#### [Work to be completed]
Copy the items word for word, starting at the line containing "How far is point" and ending at the last item, both ends included. Leave the pictures out of your copy.

#### [Input rows]
......
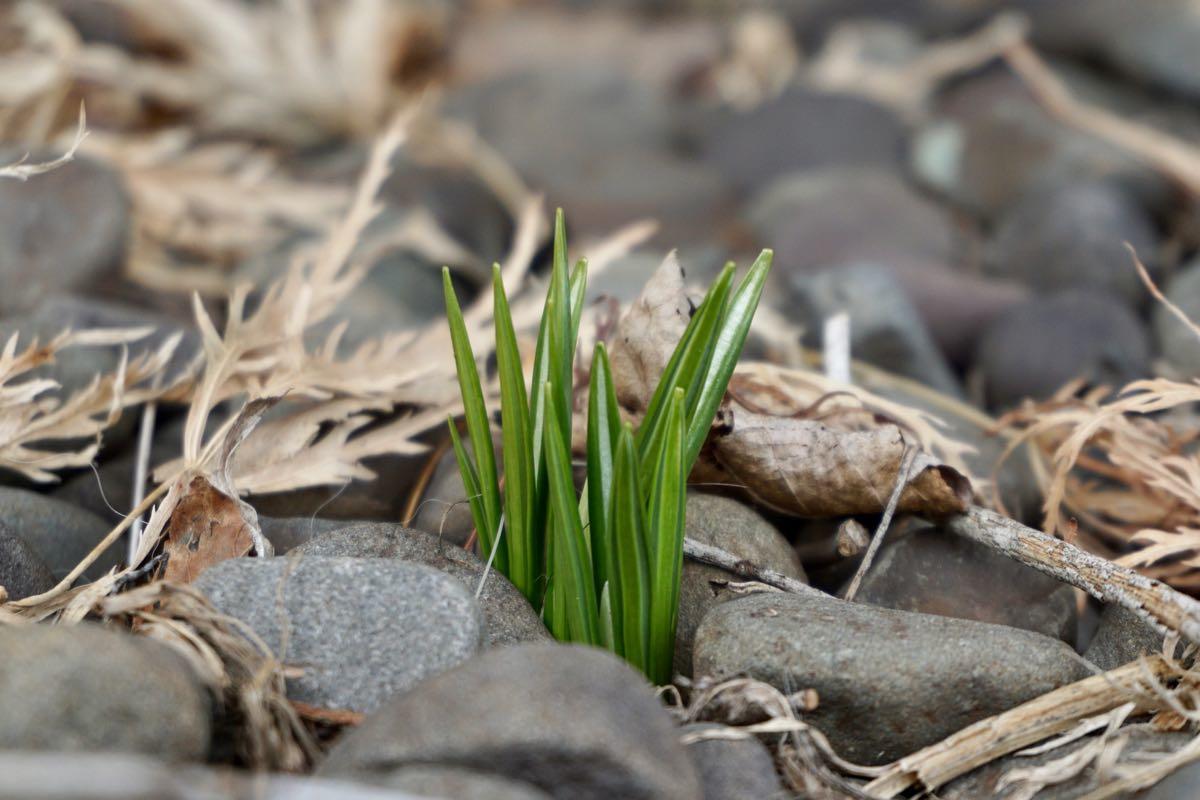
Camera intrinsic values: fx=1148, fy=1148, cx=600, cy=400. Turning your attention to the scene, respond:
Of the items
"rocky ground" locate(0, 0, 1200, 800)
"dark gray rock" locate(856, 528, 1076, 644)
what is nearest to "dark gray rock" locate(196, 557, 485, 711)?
"rocky ground" locate(0, 0, 1200, 800)

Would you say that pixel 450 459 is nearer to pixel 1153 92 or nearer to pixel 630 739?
pixel 630 739

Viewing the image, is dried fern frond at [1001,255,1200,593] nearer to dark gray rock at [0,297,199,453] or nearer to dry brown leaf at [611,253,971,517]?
dry brown leaf at [611,253,971,517]

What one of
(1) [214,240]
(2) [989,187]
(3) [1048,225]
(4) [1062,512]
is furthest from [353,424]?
(2) [989,187]

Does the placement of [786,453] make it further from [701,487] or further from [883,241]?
[883,241]

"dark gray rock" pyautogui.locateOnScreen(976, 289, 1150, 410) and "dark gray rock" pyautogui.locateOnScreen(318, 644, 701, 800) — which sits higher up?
"dark gray rock" pyautogui.locateOnScreen(318, 644, 701, 800)

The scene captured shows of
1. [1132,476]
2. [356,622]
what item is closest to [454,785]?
[356,622]

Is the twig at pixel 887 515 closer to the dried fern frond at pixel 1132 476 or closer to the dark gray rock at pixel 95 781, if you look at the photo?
the dried fern frond at pixel 1132 476

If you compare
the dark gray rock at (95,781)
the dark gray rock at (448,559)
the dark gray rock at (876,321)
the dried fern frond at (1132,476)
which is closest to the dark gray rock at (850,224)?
the dark gray rock at (876,321)
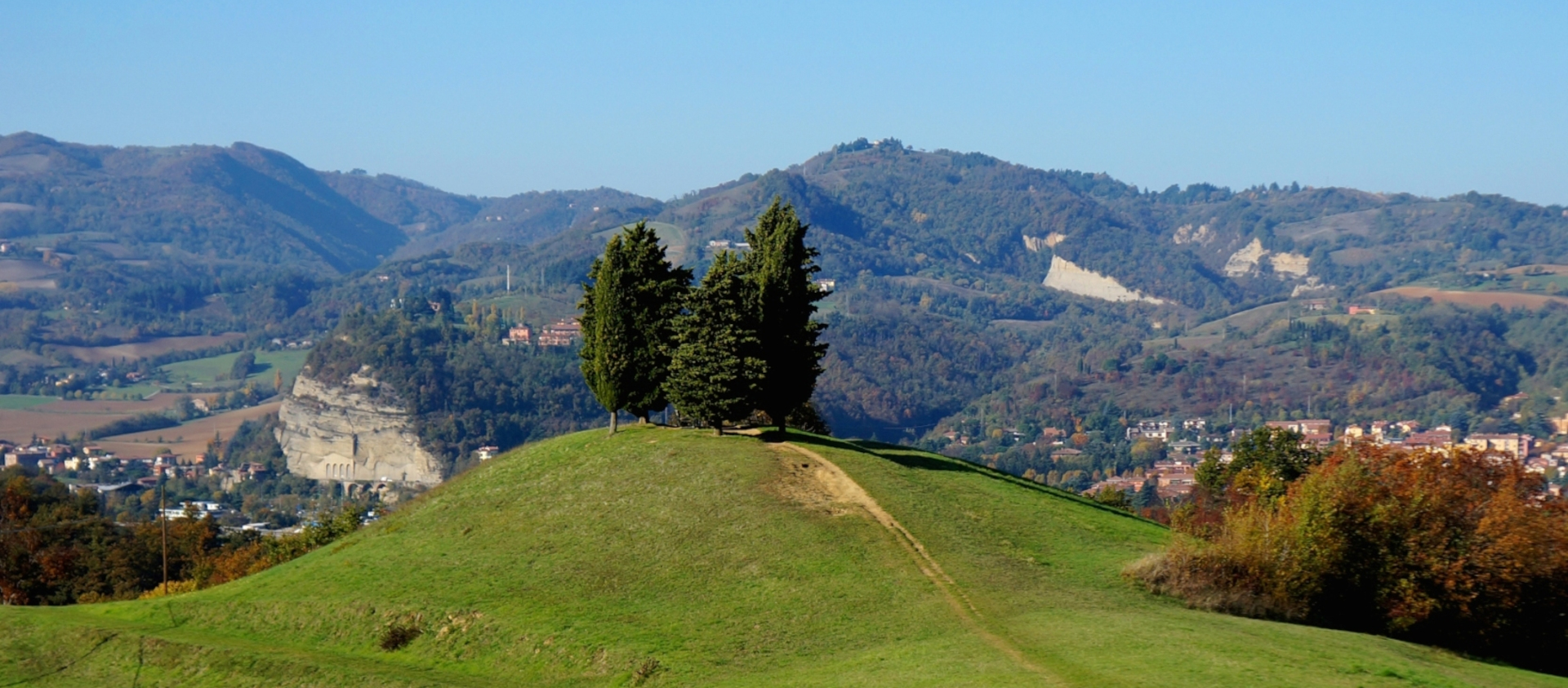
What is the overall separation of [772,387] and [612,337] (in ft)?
26.9

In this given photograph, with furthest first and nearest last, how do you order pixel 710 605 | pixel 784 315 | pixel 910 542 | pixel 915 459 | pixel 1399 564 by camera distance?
pixel 915 459
pixel 784 315
pixel 910 542
pixel 1399 564
pixel 710 605

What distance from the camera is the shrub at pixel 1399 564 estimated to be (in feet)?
146

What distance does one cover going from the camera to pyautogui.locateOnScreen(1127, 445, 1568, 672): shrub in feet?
146

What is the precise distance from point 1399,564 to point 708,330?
2872 centimetres

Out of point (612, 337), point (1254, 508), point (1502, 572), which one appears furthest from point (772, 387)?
point (1502, 572)

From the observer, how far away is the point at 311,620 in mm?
49094

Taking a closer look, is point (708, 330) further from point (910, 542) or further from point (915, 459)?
point (910, 542)

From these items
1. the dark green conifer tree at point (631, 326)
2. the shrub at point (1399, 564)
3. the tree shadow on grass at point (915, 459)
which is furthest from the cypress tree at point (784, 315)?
the shrub at point (1399, 564)

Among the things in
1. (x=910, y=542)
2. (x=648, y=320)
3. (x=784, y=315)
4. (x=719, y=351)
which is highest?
(x=784, y=315)

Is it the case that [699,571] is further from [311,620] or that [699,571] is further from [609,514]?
[311,620]

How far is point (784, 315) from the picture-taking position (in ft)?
208

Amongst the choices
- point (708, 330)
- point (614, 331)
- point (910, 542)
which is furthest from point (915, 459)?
point (910, 542)

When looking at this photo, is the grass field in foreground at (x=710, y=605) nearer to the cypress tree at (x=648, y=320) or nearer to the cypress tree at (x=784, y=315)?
the cypress tree at (x=784, y=315)

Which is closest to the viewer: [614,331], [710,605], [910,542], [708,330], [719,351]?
[710,605]
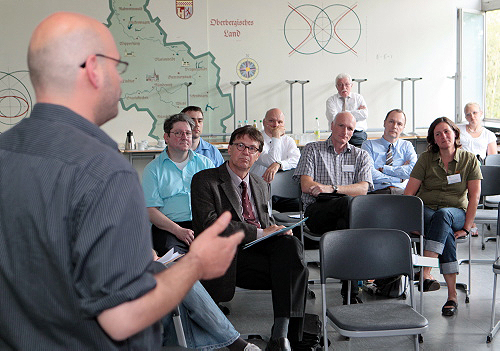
......
#### [Problem solution]
How far is point (784, 315) from the picture-taking position (in ft)?
208

Amongst the choices
- point (708, 330)
- point (614, 331)
- point (910, 542)
which is furthest from point (915, 459)?
point (910, 542)

When looking at this photo, is the grass field in foreground at (x=710, y=605) nearer to the cypress tree at (x=648, y=320) or nearer to the cypress tree at (x=784, y=315)?
the cypress tree at (x=784, y=315)

Which is closest to the viewer: [614,331], [710,605], [910,542], [708,330], [719,351]?
[710,605]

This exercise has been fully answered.